Prof. Atuguba has researched and published extensively, mostly in relation to the intersection of law, human rights, policy, governance, the politics and economics of development, institutions and institutional change. He has written over 100 monographs, articles, book chapters, research reports and technical papers on issues of Public Policy, Constitutionalism, Human Rights, Law and Development, and Institutional Renewal in Africa. He has also presented over 250 papers on these subjects at national and international conferences in all continents of the world, including expert papers to the leadership of Parliament and to Parliamentary Committees in Africa, and facilitated dozens of training workshops.

Prof. Atuguba’s research interests are in:

  • Constitutional and Administrative Law
  • Law and Development; and
  • Human Rights.

 

Claude Grunitzky

Claude Grunitzky is the founder of TRACE and TRUE Africa, a media tech platform championing young African voices all over the world. In November 2016, TRUE Africa was funded by Google’s Digital News Initiative.

In February 2003, Grunitzky and two business partners completed a multimillion- dollar financing deal led by Goldman Sachs Group. As a result, the TRACE brand is now being leveraged globally across various television, event and interactive platforms. TRACE, which now reaches an audience of more than 100 million people across 150 countries, was successfully sold to a French investor group in July 2010.

Grunitzky was raised between Lomé, Togo; Washington, DC; Paris and London. Growing up, Grunitzky, who speaks six languages and carries three passports, was exposed to many different cultures. These foreign interactions shaped his transcultural philosophy and informed the creative energy of his media ventures.
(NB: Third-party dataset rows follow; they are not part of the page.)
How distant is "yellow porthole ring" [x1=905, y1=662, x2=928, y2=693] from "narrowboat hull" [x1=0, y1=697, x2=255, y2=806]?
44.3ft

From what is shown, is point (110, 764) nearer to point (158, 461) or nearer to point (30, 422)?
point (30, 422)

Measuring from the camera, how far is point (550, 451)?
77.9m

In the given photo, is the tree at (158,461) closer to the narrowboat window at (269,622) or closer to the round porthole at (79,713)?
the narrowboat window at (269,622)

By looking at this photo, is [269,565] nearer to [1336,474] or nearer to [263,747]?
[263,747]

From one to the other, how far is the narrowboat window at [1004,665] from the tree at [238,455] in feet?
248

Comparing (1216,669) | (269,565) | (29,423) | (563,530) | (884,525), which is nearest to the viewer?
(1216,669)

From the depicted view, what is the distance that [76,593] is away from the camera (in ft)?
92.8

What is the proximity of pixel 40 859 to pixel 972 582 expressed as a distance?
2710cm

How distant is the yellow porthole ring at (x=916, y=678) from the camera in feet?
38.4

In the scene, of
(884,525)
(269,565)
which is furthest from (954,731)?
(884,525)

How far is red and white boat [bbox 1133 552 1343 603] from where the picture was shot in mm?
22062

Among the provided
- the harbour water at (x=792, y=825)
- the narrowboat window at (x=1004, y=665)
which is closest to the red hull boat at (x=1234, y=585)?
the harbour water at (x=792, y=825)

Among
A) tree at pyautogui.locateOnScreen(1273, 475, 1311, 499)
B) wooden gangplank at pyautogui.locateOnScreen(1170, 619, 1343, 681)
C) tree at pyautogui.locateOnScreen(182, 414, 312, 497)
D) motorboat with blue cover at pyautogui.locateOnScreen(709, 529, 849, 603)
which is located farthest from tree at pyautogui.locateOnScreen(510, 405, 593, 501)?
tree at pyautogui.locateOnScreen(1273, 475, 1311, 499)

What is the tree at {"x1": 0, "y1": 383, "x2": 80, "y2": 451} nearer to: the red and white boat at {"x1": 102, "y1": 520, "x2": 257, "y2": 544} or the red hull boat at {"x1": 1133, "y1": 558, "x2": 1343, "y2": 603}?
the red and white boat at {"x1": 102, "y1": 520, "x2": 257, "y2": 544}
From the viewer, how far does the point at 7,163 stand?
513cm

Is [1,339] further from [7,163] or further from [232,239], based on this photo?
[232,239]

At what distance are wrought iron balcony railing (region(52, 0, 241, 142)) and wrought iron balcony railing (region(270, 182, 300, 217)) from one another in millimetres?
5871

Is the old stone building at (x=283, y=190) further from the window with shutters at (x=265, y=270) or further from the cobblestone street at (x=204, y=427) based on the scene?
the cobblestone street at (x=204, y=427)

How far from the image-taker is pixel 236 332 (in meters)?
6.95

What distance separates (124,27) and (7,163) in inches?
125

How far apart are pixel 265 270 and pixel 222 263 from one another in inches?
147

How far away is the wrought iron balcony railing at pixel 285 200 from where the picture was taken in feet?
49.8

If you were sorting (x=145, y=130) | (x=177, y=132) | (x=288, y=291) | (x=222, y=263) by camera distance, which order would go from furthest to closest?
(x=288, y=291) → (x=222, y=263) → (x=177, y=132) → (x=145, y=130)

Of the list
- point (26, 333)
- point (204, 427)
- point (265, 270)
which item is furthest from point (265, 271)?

A graduate of London University and MIT, Grunitzky is also the President and a board member at the Watermill Center, a laboratory of inspiration and performance, founded by theater and visual artist Robert Wilson, which provides a unique environment for a global community of emerging and established artists and thinkers to gather and explore new ideas together.

Grunitzky is also board member at MASS MoCA, a museum in Massachusetts which is one of the world’s liveliest centers for making and enjoying today’s most evocative art, and at Humanity in Action, a foundation that works internationally to build global leadership, defend democracy, protect minorities and improve human rights.

 

Ayisha Osori

Ayisha is a lawyer and consultant with over 18 years of experience in the public and private sectors including work with the World Bank, United Nations Children’s Fund, National Democratic Institute and Department of International Development on projects related to good governance, gender equality, women’s economic and political participation and ending violence against women. She sits on the board of various organizations in the public and private sector.

She is a published writer. Her latest book, Love Does Not Win Elections, about her experience contesting the PDP primaries in 2014 was recently released to much acclaim. She collaborated on a series of children’s textbooks on social studies used in primary schools and a children’s reference book on Nigeria. She kept a weekly column for five years, in Thisday’s The Lawyer newspaper and most recently, as the Nigerian Citizen for the Leadership newspaper where she covered legal and social issues ranging from state sponsored marriages to good governance. Ms. Osori is a regular commentator on radio and television and has been involved in numerous campaigns to improve social justice for women and girls and to improve governance in Nigeria.

Ms. Osori, an Eisenhower Fellow, graduated with law degrees from the University of Lagos and Harvard Law School and has a Masters in Public Administration from the Harvard Kennedy School. She is licensed to practice law in Nigeria and the State of New York.